Air Raid on Hospitals at Etaples.—It was not to be expected that the Canadian Army Medical Service would escape its share of outrage from the enemy, and three events will forever be remembered for the murder most foul of Canadian sick and wounded-the bombing of the Canadian Hospitals at Etaples and Doullens, both in May, 1918, and the sinking of the Canadian Hospital Ship "Llandovery Castle " in June of the same year.

It is beyond all question that the Germans made any mistake in regard to the bombing of the Hospitals at Etaples. Since the autumn of 1914 Etaples was perfectly well-known to the Germans as a great Hospital Area, Canadian General Hospitals No. 1, No. 7 and No. 9 being merely three Units in the colony of British Hospitals which housed thousands upon thousands of beds. Like enough it was the assemblage of so many stricken soldiers which presented the enemy with a temptation which he could not resist.

No. 1 Canadian General Hospital had been established there since the spring of 1915 ; No. 7 (Queen's University) had taken over another site at Etaples when it had returned from the East ; and No. 9 had been transferred from St.

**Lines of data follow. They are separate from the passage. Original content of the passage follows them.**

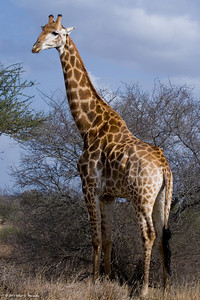 There are several species in Africa that you see a lot of, and the giraffe is one, but I never get tired of watching them. You would think that couldn't walk with a body shaped like that, yet they are incredibly graceful as they move.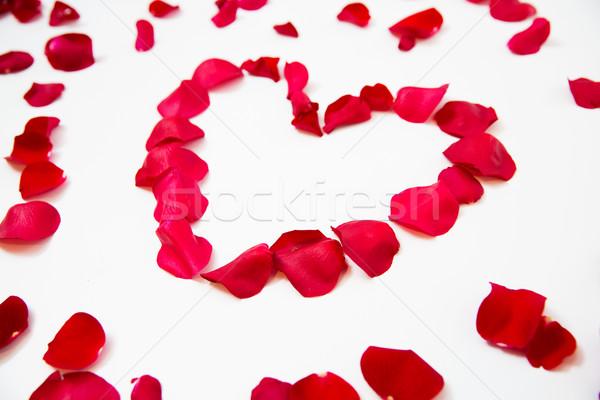 Rood rose bloemblaadjes hartvorm liefde romantiek Stockfoto © dolgachov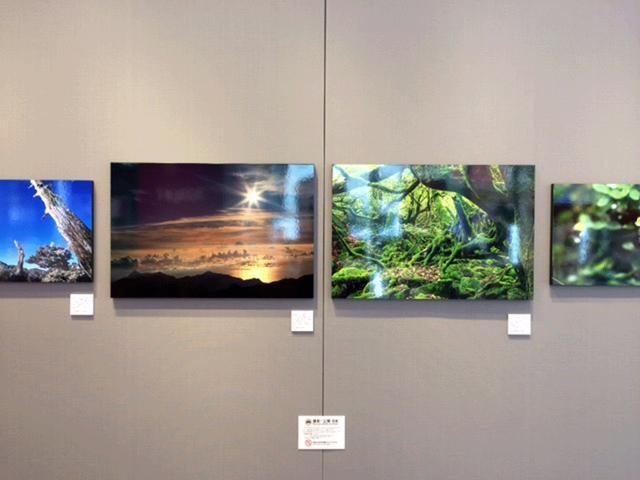 画像2: 秦 達夫写真展『Rainy Days 屋久島』は、富士フイルムフォトサロンにて本日25日より始まりました。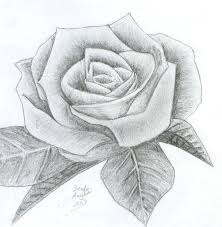 28 best just rose drawings images on pinterest rose drawings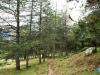 Entender el bosque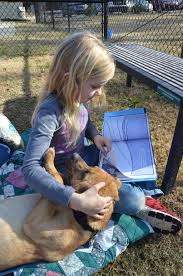 Pet Sitter Cover Letter Letter For Dog Sitter In Pet Sitter Cover Letter Octeams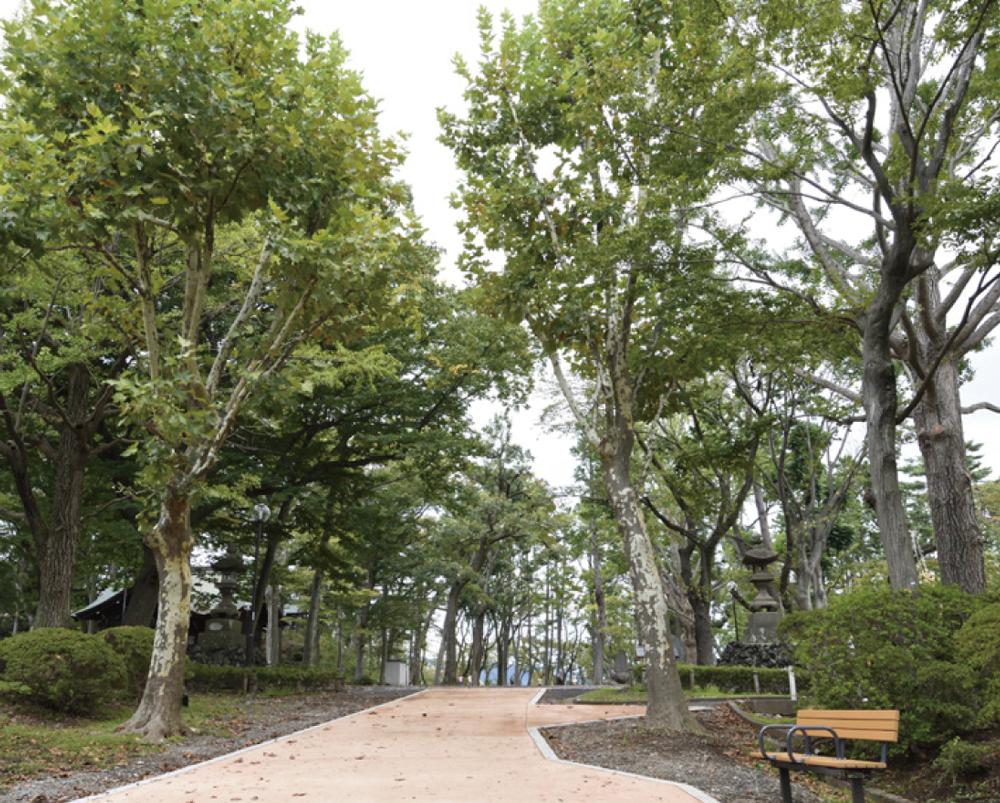 富士森公園 約1,410m(徒歩18分)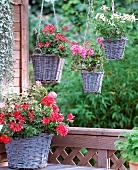 Various geraniums in vintage baskets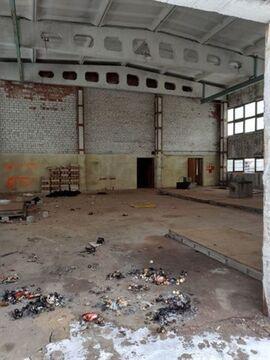 Сдам складское помещение 1150 кв.м, м. Старая деревня - Фото 4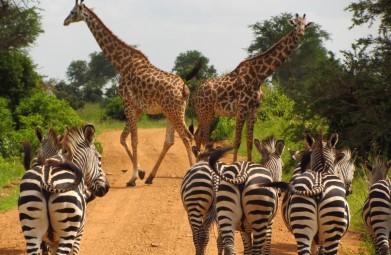 Privé Safari door Zuid-Tanzania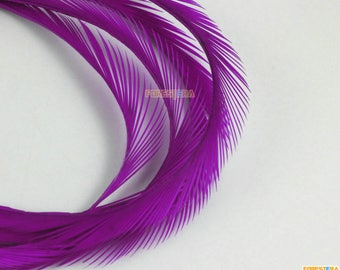 50 Pieces Purple Feather 10-16cm (YM439)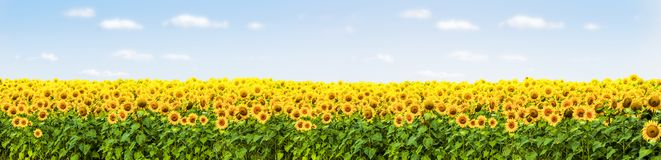zonnebloemgebied met blauw hemelpanorama stock fotografie
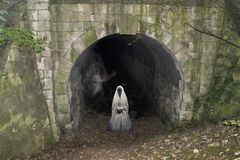 Tunnel de chemin de fer de Cadeby Ghost Mexborough Ragger images libres de droits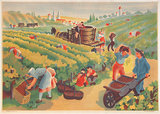 Les Vendanges Grape Harvest French Illustration (Horizontal)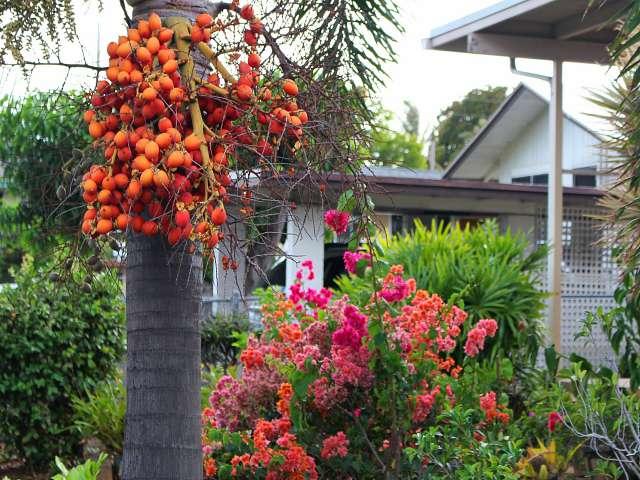 Helena Hawaiian Foods (5)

Omer because of the danger from shell fire at what had formerly been British Headquarters. The whole Area indeed must have been well marked on the enemy's map.

(642) CC2 388 Overseas Military Forces of Canada.

It was perhaps, too, typical of his mentality that he should choose the night of Whitsunday (May 19) for his first raid on the helpless in this district. On that night there were upwards of 1,000 patients in No. 1 Canadian General Hospital, 300 of whom were femur cases. The nature of the treatment for these cases demands that the patients shall have the leg fixed by bandages in an extended position to a firm, immovable framework. It is easy, therefore, to conceive the plight of these patients who could not be moved as the bombs began to fall ; and with obviously deliberate purpose the first bombs which the enemy dropped were incendiary bombs, so that the flames from the burning buildings gave him plenty of light for his work.